## WHAT TO DO
1/ Print the stretch of the post on accents from "Another point of" through "where they’re going.", matching its wording precisely.
2/ In the post on accents, which countries do people ask the South African speaker whether they are from?

I crossposted yesterday’s “on accents” to my Tumblr, and two of the responses (reblogs) I got were so interesting I can’t resist quoting them here.

The first to weigh in was adsinfinitum, who wrote:

Another point of interest for me is how people are so determined to assign you an accent. How they feel the need to place you by saying “Oh, you sound like this, therefore you come from there. I know you now.” I’m South African, and the SA accent is a most curious thing – no rounded British vowels, no Stateside drawl, no flattened Ozzie twang as a marker. Its defining characteristic is its total lack of a defining characteristic. And yet, people persist in saying, “Oh, are you from England? From Australia?” – even once, “From Russia?” I wonder whether we divide people into nationalities by hearing them because it makes us feel more secure – whether once we decide where someone’s come from, we believe we know where they’re going.

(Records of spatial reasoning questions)
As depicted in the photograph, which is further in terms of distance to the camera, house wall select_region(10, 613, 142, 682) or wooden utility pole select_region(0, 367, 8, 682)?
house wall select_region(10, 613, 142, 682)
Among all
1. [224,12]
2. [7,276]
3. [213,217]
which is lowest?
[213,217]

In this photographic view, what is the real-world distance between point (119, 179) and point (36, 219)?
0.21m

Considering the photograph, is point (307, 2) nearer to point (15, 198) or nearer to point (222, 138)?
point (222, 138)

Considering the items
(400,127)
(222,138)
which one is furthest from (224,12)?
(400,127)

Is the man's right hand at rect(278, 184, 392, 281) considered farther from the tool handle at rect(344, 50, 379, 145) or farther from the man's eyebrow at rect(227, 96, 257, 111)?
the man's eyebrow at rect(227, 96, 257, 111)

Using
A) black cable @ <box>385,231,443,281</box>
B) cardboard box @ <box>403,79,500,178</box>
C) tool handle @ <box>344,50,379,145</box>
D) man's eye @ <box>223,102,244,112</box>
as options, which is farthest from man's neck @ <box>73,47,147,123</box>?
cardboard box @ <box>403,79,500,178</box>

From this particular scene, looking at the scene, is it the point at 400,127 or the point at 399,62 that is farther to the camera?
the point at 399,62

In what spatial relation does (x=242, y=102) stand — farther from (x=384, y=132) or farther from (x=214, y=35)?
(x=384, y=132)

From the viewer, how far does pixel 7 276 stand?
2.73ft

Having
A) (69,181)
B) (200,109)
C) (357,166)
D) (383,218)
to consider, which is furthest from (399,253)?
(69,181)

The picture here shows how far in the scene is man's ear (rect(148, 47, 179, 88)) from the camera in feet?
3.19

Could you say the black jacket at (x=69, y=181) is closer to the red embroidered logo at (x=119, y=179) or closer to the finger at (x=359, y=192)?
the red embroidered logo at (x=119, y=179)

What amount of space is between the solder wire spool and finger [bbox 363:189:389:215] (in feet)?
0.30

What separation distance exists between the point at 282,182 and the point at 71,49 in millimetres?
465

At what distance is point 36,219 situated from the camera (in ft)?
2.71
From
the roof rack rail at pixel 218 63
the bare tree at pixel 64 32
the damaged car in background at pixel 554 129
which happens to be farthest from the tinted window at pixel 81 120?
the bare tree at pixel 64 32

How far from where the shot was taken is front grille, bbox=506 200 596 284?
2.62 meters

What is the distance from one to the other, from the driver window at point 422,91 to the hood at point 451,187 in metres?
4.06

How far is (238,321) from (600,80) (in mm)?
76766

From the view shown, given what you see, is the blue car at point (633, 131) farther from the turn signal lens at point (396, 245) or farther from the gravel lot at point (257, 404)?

## SET OF ANSWERS
1/
Another point of interest for me is how people are so determined to assign you an accent. How they feel the need to place you by saying “Oh, you sound like this, therefore you come from there. I know you now.” I’m South African, and the SA accent is a most curious thing – no rounded British vowels, no Stateside drawl, no flattened Ozzie twang as a marker. Its defining characteristic is its total lack of a defining characteristic. And yet, people persist in saying, “Oh, are you from England? From Australia?” – even once, “From Russia?” I wonder whether we divide people into nationalities by hearing them because it makes us feel more secure – whether once we decide where someone’s come from, we believe we know where they’re going.

2/ England, Australia, Russia